Tom en doutait. Il avait vu la place Tian’anmen à la télévision durant le printemps. De gros chars. Des gens fragiles.
« Tout change, insista Joyce. La politique, l’environnement… le temps. Il dit qu’on vit sur le seul continent où l’autosatisfaction reste possible, et que ça ne durera plus très longtemps. Hélas pour nous.
— Oui, j’imagine. Il t’a dit quoi, que l’avenir était une espèce de paradis ?
— Non, non. Les problèmes sont énormes, effrayants. » Elle leva les yeux, écarta les cheveux qui lui tombaient sur le nez. « L’homme qui a tué Lawrence, lui aussi fait partie du futur. Toutes ces horribles choses. La conscription, la famine et de stupides petites guerres.
— C’est ça qu’il faut qu’on attende avec impatience ?
— Peut-être. Pas forcément. Ben vient d’une époque qui voit tout ça comme une espèce de folie. Mais le fait est, Tom, que c’est le futur… ça ne s’est pas encore produit et ça ne se produira pas forcément, du moins pas de cette manière.
— Ce n’est pas logique, Joyce. Le maraudeur vient de quelque part. On ne peut pas le faire disparaître d’un coup de baguette magique.
— Il existe bel et bien, concéda Joyce. Mais d’après Ben, quelqu’un qui voyage dans le passé court le risque de perdre l’endroit qu’il a quitté. Ben le court aussi. Si les choses se passent différemment, il pourrait se retrouver orphelin… s’apercevoir en rentrant chez lui que son chez-lui n’est plus là, du moins pas comme dans son souvenir. Ce n’est pas probable, mais pas impossible non plus.
— Le futur est donc inconnaissable.
— Pour moi, l’avenir ressemble à un grand bâtiment dans le brouillard : tu sais qu’il est là, tu peux le retrouver à tâtons, mais tu ne peux pas trop savoir où tant que tu ne l’as pas à portée de main.
— Ça nous laisse plus ou moins dans le noir, fit remarquer Tom.
— L’endroit où on se trouve est toujours le présent et on n’a jamais rien d’autre, en fait… je ne pense pas qu’il faille s’en plaindre. Ben dit que la seule manière de posséder le passé est de le respecter… de ne pas le transformer en quelque chose de désuet, de risible, de pastel ou d’aigre-doux. C’est un endroit réel où vivent des personnes réelles.

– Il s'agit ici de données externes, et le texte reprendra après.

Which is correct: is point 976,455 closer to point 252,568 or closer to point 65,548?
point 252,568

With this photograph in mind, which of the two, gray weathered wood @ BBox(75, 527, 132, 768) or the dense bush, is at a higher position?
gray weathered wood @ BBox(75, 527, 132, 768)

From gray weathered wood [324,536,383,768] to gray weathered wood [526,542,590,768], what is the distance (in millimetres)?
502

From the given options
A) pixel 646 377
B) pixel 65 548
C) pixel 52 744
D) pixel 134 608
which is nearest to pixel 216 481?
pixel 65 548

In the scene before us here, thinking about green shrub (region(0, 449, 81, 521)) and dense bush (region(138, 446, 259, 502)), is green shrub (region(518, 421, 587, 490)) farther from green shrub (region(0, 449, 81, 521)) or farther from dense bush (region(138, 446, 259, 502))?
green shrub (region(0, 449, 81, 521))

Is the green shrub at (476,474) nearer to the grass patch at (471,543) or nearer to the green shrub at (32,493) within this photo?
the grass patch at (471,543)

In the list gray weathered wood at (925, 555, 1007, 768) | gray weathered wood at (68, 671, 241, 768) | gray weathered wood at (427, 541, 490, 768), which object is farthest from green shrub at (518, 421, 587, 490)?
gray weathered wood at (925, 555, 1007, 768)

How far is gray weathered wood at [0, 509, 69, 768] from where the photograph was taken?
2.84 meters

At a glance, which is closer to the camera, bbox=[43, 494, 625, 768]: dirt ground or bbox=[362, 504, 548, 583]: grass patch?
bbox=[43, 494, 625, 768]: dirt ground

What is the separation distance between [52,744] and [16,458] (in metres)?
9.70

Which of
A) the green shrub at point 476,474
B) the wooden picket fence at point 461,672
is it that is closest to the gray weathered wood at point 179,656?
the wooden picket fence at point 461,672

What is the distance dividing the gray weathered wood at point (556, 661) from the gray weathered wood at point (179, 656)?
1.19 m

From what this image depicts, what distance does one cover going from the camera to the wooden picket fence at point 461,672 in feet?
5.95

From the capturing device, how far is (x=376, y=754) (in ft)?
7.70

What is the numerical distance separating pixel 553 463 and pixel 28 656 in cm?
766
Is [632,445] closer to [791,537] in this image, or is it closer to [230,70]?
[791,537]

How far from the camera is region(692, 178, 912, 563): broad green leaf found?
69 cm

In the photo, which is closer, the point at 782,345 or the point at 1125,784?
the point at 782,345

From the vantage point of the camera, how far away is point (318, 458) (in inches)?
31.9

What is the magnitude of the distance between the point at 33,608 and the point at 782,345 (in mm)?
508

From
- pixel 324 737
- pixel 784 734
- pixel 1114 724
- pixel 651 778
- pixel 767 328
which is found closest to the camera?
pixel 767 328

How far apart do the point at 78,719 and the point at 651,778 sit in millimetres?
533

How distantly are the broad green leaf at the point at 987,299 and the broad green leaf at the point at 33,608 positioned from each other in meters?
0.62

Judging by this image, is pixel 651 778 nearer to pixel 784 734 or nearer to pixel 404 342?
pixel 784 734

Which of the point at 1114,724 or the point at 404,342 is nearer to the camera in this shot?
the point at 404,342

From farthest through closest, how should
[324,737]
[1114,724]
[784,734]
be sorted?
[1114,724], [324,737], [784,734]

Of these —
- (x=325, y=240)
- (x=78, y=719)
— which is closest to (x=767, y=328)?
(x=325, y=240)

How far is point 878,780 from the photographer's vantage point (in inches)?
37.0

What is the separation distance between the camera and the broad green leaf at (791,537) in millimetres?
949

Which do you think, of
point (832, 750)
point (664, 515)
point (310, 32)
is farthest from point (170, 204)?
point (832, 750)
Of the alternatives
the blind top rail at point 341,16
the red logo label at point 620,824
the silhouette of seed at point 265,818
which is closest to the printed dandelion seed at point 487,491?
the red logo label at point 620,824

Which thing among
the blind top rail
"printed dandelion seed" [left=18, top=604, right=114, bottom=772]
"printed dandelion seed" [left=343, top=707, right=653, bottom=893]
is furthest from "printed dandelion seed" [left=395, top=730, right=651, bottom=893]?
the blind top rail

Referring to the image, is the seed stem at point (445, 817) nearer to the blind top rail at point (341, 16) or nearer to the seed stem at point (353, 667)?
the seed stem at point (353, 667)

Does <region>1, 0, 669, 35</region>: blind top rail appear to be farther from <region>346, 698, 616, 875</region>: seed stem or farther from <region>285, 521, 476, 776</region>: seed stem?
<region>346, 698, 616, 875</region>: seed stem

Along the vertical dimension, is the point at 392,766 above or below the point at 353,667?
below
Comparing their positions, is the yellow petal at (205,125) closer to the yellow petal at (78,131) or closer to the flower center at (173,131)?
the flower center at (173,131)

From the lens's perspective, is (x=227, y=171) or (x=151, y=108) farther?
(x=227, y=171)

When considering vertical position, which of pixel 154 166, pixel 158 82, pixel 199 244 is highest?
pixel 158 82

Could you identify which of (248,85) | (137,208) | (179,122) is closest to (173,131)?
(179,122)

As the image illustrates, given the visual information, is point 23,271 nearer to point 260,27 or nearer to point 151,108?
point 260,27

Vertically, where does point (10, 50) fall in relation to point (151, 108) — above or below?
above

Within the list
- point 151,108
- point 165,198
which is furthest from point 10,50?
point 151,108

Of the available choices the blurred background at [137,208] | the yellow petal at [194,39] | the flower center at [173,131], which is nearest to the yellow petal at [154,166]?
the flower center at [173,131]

Et l’avenir est réel parce que nous le construisons à partir d’heures et de jours réels. »
Pas de monde en dehors du monde, se dit Tom.
Pas d’Éden, pas d’Utopie, seulement ce qu’on peut toucher et le fait de le toucher.
Il prit la main de Joyce. Elle regardait l’océan, derrière les cimes des pins et la ville au loin. « Je ne peux pas rester ici, dit-elle. Il faut que je rentre. »
« Je ne sais pas si je peux t’accompagner.
— Je ne sais pas si j’en ai envie. »
Elle se leva et Tom la trouva superbe, avec le soleil de l’après-midi dans les cheveux.
« Hé, dit-elle, ne me regarde pas comme ça. Ce n’est que moi. Une petite paumée de Minneapolis. Sans rien de spécial. »
Il secoua la tête sans rien dire.
« J’étais un fantôme pour toi, dit-elle. Un fantôme d’une idée de ce à quoi la vie ressemblait ou pourrait ressembler, ou de ce que tu en attendais. Sauf que je ne le suis pas. Mais ce n’est pas grave. Peut-être étais-tu toi aussi un fantôme. De ce que je pensais trouver à New York. Quelqu’un d’à la fois mystérieux, sensé et un peu farouche. Eh bien, ce sont des circonstances très étranges. Mais nous voilà, Joyce et Tom, un couple de personnes assez ordinaires.